Just saying, lawn mowers are not exactly the safest things in the world. I'm
working in field of robotics (more outdoors than anybots) and I wouldn't
really want to see that yet. Robots are great at detecting obstacles to avoid
with Lidar, they are not great at handling edge case scenarios. With our bot
even in "autonomous" mode somebody is watching, not sure if I want to add a
spinning blade to it.

All of the military bots are remote controlled, not autonomous. I can't think
of any major autonomous vehicle being used for fluid tasks (i.e., not
inventory robots). So what, you are going to have someone sitting there
watching 10 robots mow lawns remotely? How much cheaper can that be than just
hiring people to mow lawns.

I don't think robots are very good at replacing people in low wage jobs. A lot
of uniformed people think that makes a lot of sense because robots replaced
factory workers, but robots did not replace factory workers because they were
cheaper. Robots replaced factory workers because they were better. They were
faster and more accurate.

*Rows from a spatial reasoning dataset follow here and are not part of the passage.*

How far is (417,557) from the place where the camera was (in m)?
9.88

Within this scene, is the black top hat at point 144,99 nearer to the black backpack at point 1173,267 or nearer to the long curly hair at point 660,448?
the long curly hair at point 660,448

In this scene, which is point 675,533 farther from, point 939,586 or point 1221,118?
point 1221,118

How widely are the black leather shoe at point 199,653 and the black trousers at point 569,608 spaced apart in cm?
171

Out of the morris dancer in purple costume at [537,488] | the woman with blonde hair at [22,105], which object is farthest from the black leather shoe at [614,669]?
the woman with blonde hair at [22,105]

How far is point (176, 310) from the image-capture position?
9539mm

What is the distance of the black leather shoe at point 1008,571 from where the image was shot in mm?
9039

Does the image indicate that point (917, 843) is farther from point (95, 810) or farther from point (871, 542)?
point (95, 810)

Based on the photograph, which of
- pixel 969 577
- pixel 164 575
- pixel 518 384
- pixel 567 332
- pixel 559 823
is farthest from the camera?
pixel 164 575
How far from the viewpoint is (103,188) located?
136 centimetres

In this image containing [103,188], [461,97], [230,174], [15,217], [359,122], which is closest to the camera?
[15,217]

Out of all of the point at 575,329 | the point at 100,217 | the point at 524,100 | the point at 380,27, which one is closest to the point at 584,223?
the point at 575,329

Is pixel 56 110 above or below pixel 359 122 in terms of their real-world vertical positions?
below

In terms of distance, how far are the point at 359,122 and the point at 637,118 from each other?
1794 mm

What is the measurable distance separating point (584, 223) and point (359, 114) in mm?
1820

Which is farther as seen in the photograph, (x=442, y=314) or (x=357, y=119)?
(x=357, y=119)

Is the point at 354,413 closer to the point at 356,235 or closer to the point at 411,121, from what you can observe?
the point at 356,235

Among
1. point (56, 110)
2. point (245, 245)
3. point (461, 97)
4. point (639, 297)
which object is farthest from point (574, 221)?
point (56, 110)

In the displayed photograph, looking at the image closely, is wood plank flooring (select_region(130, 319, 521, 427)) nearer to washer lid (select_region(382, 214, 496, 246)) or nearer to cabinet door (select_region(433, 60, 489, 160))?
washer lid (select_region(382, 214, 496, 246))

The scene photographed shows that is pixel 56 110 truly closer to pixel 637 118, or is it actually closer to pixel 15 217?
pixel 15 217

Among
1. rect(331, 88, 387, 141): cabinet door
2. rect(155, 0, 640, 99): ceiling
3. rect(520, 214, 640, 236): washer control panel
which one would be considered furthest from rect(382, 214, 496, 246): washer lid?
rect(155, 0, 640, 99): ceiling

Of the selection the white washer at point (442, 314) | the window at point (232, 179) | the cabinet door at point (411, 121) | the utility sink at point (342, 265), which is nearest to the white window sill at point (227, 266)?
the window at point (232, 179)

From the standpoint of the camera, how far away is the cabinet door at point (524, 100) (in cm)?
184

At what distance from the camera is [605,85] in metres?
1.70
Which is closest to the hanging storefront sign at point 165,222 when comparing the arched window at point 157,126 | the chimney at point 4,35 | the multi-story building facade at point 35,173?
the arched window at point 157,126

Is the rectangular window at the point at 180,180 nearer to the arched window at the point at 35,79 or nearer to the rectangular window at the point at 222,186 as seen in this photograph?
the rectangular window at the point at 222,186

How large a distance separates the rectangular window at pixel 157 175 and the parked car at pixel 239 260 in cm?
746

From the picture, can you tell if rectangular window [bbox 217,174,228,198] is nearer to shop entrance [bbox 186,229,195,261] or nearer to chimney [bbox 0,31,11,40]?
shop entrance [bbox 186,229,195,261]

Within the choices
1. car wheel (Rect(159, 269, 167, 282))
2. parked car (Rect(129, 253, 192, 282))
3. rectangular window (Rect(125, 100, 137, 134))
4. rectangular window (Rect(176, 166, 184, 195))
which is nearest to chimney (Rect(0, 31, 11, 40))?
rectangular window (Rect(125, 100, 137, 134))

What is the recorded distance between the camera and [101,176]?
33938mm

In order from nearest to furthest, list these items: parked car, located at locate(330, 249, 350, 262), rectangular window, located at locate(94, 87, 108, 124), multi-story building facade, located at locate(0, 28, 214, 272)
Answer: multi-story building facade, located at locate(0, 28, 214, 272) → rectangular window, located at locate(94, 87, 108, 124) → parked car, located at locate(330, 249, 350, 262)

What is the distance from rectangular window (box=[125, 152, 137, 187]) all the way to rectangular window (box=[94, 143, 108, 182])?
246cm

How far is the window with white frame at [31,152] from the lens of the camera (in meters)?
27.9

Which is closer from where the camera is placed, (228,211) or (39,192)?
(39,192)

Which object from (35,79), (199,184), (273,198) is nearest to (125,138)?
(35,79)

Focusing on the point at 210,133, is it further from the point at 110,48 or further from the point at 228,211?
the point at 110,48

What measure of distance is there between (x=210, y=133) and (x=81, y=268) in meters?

A paint job done by a robot is better than one done
by a human. I worked on a project automating the assembly of a medical device
- it was just too damn small to be done by a person reliably. The system cost
almost a million dollars, you could have paid the girl it displaced for years
and years and years before you pay it off - except that the liability of
making a medical device incorrectly is astronomical.

So I do not target low wage jobs as a prime market for robots, there is no
money in it. Robots are good for replacing jobs that are the dull, dangerous,
dirty, impossible for humans to do, repetitious etc.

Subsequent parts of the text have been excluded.